**Dataset entries**
● ● ● ● ●
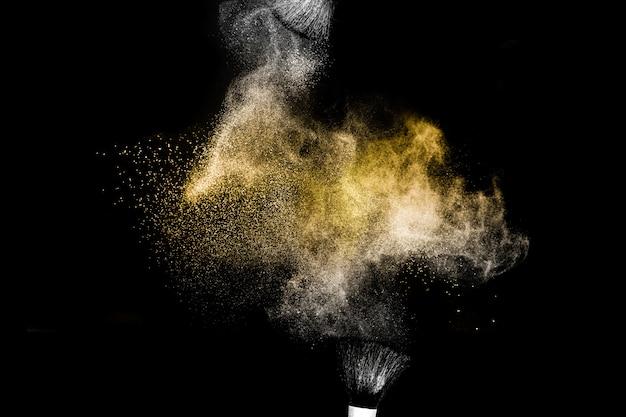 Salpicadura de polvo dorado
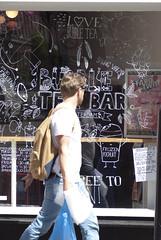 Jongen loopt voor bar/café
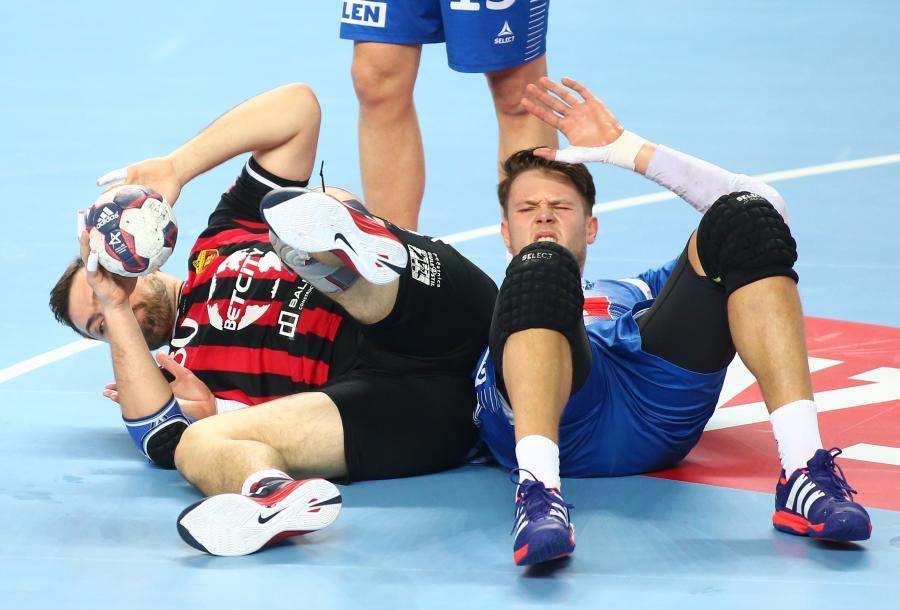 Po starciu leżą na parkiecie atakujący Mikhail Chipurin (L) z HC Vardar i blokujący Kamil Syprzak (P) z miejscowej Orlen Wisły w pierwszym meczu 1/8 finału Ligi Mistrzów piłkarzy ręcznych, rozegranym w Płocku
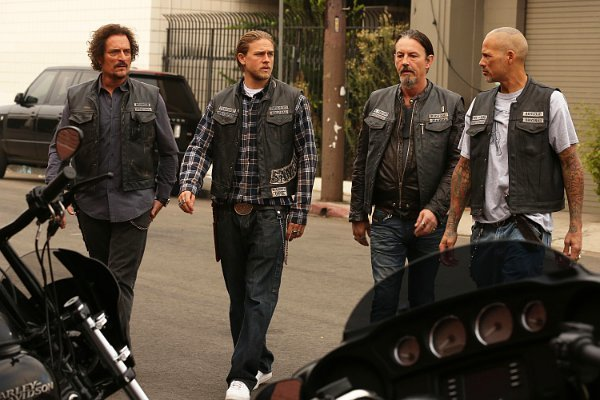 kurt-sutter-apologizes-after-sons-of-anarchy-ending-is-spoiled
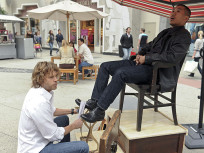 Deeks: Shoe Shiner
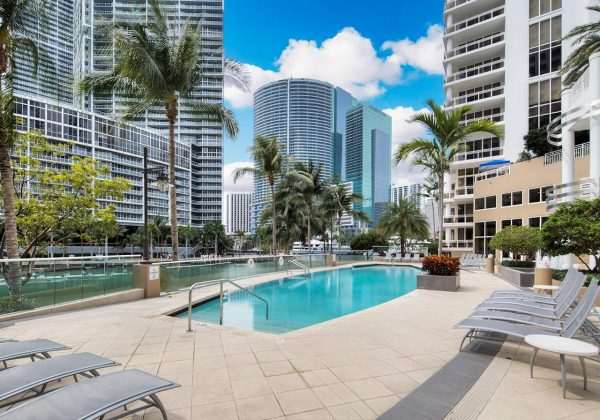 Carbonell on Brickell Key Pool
● ● ● ● ●
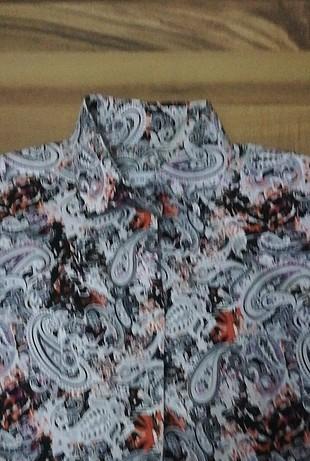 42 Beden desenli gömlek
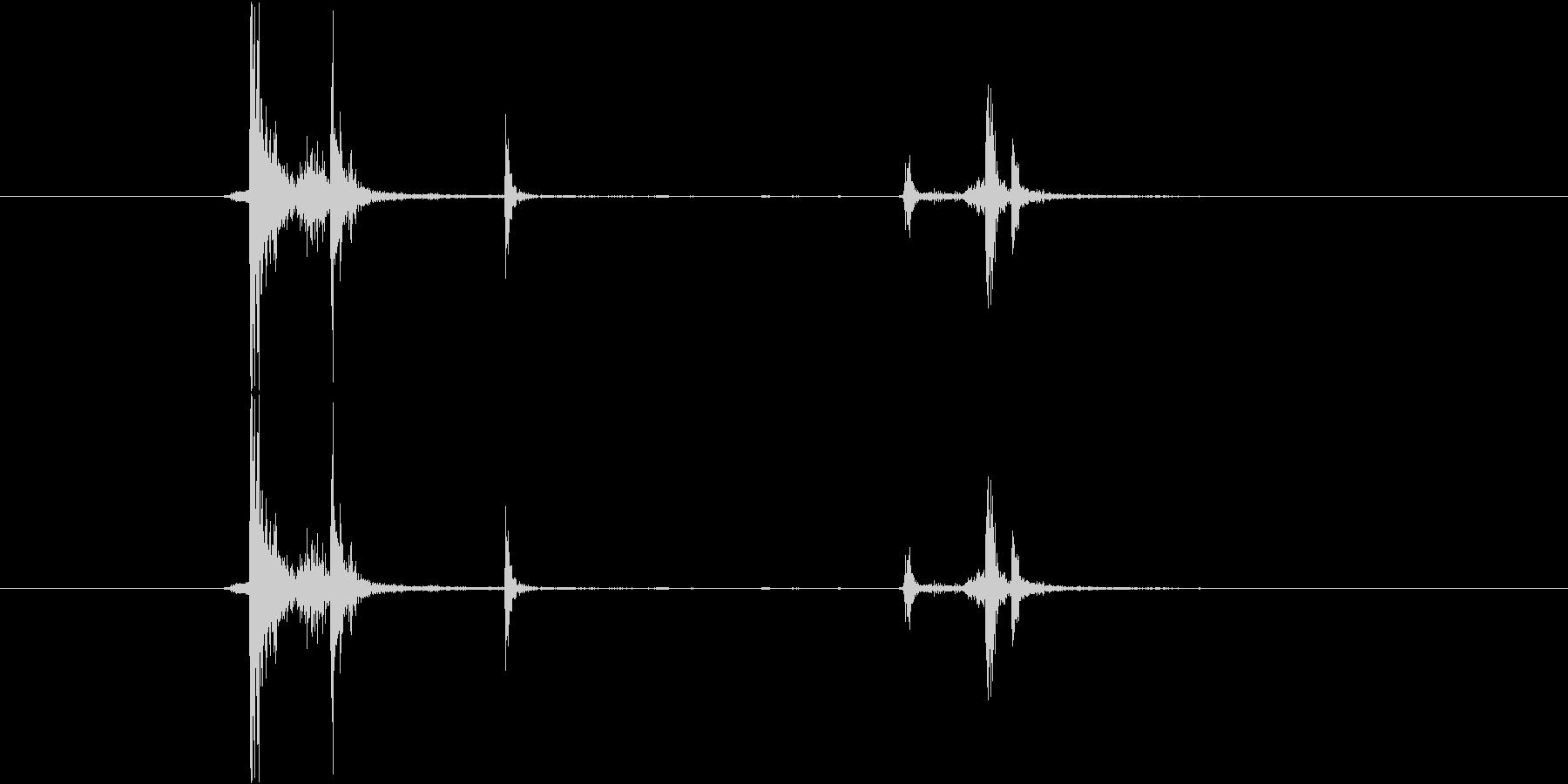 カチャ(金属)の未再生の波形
● ● ● ● ●
**What is required**
Beginning with the line above that contains "Salpicadura de polvo dorado" and finishing with the line that contains "Deeks: Shoe Shiner", print those lines exactly and only. Skip all pictures.

**Answer for the task**
 Salpicadura de polvo dorado
 Jongen loopt voor bar/café
 Po starciu leżą na parkiecie atakujący Mikhail Chipurin (L) z HC Vardar i blokujący Kamil Syprzak (P) z miejscowej Orlen Wisły w pierwszym meczu 1/8 finału Ligi Mistrzów piłkarzy ręcznych, rozegranym w Płocku
 kurt-sutter-apologizes-after-sons-of-anarchy-ending-is-spoiled
 Deeks: Shoe Shiner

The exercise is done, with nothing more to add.